Pourquoi nous « sautons » certains passages sans les lire

Il nous arrive, au cours d’une lecture, de sauter certains passages sans en avoir réellement conscience. Une description, un dialogue, une scène particulière attire notre regard mais nous passons aussitôt plus loin. Ce geste furtif, en apparence anodin, est souvent porteur d’une signification inconsciente. Pourquoi évitons-nous certaines pages ou certains passages ? Que nous dit cette résistance discrète sur notre rapport au texte et à nous-mêmes ?
Une stratégie d’évitement inconsciente
Sauter un passage n’est pas toujours un acte volontaire. Il s’agit souvent d’un évitement déclenché de manière automatique par l’appareil psychique. Le texte touche une zone sensible, réactive des affects ou des représentations douloureuses que le lecteur ne souhaite pas affronter. Le saut de lecture devient alors une défense silencieuse : il protège contre la mise en contact avec un contenu interne trop chargé émotionnellement. Ce geste est d’autant plus efficace qu’il reste masqué à la conscience.
Quand le texte réveille un interdit
Certains passages contiennent des thèmes ou des tonalités qui viennent heurter nos interdits internes. Leur lecture active des conflits inconscients que nous préférons ignorer. Violence, sexualité, scènes d’abandon ou de trahison : autant de motifs qui peuvent susciter un rejet implicite. Sauter le passage permet de maintenir l’équilibre psychique, au prix d’une censure momentanée. Le lecteur croit choisir ce qu’il lit, mais c’est souvent son inconscient qui guide ce mouvement d’évitement.
Exemple : une scène systématiquement contournée
Sophie, 40 ans, a constaté qu’elle sautait systématiquement les scènes de confrontation violente dans les romans policiers qu’elle affectionne. Elle pensait simplement que ces passages l’ennuyaient, mais en en parlant en thérapie, elle a compris qu’ils ravivaient un vécu ancien de violences familiales. Le rejet de ces scènes n’était pas lié à leur intérêt narratif, mais à leur charge affective. Le saut de lecture était une tentative inconsciente de protéger son équilibre émotionnel face à des souvenirs douloureux.
Le texte comme déclencheur d’angoisse
Certains contenus du texte agissent comme des déclencheurs d’angoisse. Le lecteur ne fuit pas le texte lui-même, mais ce qu’il active dans son monde interne. Ce mécanisme peut être si rapide qu’il échappe à toute prise de conscience. Sauter un passage devient alors un réflexe, une coupure opérée pour préserver une distance suffisante avec l’affect mobilisé. Ce geste est révélateur des lignes de faille inconscientes que la lecture vient frôler.

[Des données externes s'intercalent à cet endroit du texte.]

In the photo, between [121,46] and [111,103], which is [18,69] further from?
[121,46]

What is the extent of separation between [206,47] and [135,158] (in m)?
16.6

Entendre ce que l’on évite
Repérer ces gestes de saut dans la lecture peut ouvrir un espace de compréhension fécond. Ce que nous contournons révèle souvent ce qui, en nous, reste en souffrance ou en conflit. Interroger ces évitements, au lieu de les banaliser, permet d’accéder à des couches profondes de notre histoire psychique. Le texte, en activant ces résistances, offre ainsi une précieuse occasion de mieux entendre ce qui cherche à se dire en nous, par-delà le plaisir de lire.